▶ **JOB**: Arrange the lines of data as a Markdown table with the columns Row and Line. Begin at the line that contains "Viewing the photograph, how", stop after the last line of the data, and leave out blank lines.

[Lines of data]
###

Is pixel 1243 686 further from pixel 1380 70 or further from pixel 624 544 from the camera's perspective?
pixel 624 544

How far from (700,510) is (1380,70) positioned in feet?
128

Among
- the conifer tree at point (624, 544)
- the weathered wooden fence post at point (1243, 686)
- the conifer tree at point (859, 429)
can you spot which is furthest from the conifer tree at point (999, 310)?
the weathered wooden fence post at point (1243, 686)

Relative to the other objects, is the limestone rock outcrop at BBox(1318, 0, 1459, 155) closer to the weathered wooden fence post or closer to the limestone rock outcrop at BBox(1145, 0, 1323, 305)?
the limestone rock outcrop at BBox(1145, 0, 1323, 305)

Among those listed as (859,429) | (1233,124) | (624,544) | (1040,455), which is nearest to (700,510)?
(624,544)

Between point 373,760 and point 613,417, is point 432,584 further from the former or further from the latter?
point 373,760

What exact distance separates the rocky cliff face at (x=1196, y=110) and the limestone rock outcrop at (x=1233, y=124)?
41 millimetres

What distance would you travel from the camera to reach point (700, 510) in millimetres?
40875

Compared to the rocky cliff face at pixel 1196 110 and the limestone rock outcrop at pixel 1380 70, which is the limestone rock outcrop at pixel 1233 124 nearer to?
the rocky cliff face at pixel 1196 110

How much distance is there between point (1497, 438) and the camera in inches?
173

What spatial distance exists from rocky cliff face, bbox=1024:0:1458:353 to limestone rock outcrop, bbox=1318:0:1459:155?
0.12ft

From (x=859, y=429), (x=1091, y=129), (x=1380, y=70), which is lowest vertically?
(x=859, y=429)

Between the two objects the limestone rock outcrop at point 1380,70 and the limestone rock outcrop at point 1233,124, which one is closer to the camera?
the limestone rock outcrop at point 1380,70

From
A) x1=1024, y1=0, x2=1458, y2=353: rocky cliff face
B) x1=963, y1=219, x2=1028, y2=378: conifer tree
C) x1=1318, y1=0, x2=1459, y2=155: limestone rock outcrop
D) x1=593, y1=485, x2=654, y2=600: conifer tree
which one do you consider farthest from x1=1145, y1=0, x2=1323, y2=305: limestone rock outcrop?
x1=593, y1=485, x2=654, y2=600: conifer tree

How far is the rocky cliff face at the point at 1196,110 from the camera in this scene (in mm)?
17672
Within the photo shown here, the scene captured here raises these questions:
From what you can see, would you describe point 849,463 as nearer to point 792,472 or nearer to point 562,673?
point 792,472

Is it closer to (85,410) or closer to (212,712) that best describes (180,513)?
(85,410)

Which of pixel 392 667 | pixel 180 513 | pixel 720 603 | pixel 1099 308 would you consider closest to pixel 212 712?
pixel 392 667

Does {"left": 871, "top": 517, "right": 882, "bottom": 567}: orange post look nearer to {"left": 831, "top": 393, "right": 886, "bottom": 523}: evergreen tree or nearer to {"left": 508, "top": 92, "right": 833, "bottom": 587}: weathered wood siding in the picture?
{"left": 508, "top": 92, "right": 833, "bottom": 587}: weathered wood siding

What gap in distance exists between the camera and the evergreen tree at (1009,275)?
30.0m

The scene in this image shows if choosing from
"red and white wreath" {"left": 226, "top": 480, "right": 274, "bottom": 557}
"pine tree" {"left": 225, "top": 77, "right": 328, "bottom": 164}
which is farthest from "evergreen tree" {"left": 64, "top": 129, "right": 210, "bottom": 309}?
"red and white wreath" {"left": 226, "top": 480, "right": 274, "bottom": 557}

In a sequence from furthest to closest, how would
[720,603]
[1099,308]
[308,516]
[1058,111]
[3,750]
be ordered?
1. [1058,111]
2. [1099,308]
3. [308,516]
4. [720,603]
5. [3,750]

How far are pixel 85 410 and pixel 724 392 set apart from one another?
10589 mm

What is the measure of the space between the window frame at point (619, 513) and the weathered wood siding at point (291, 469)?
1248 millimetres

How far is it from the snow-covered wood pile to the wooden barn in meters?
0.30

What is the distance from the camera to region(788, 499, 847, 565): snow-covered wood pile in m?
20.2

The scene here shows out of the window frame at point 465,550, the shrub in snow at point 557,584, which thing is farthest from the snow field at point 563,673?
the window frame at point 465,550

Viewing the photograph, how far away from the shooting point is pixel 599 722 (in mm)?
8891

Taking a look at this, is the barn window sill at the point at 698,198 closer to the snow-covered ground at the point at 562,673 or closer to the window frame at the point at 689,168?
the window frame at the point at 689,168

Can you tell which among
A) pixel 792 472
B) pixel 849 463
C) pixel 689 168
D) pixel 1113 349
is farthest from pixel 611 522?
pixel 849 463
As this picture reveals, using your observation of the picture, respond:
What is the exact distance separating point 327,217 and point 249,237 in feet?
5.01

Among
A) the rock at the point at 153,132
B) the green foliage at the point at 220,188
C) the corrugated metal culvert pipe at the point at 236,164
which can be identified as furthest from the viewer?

###

▶ **WRITTEN ANSWER**:
| Row | Line |
|---|---|
| 1 | Viewing the photograph, how far away from the shooting point is pixel 599 722 (in mm)? |
| 2 | 8891 |
| 3 | Taking a look at this, is the barn window sill at the point at 698,198 closer to the snow-covered ground at the point at 562,673 or closer to the window frame at the point at 689,168? |
| 4 | the window frame at the point at 689,168 |
| 5 | Can you tell which among |
| 6 | A) pixel 792 472 |
| 7 | B) pixel 849 463 |
| 8 | C) pixel 689 168 |
| 9 | D) pixel 1113 349 |
| 10 | is farthest from pixel 611 522? |
| 11 | pixel 849 463 |
| 12 | As this picture reveals, using your observation of the picture, respond: |
| 13 | What is the exact distance separating point 327,217 and point 249,237 in feet? |
| 14 | 5.01 |
| 15 | Among |
| 16 | A) the rock at the point at 153,132 |
| 17 | B) the green foliage at the point at 220,188 |
| 18 | C) the corrugated metal culvert pipe at the point at 236,164 |
| 19 | which can be identified as furthest from the viewer? |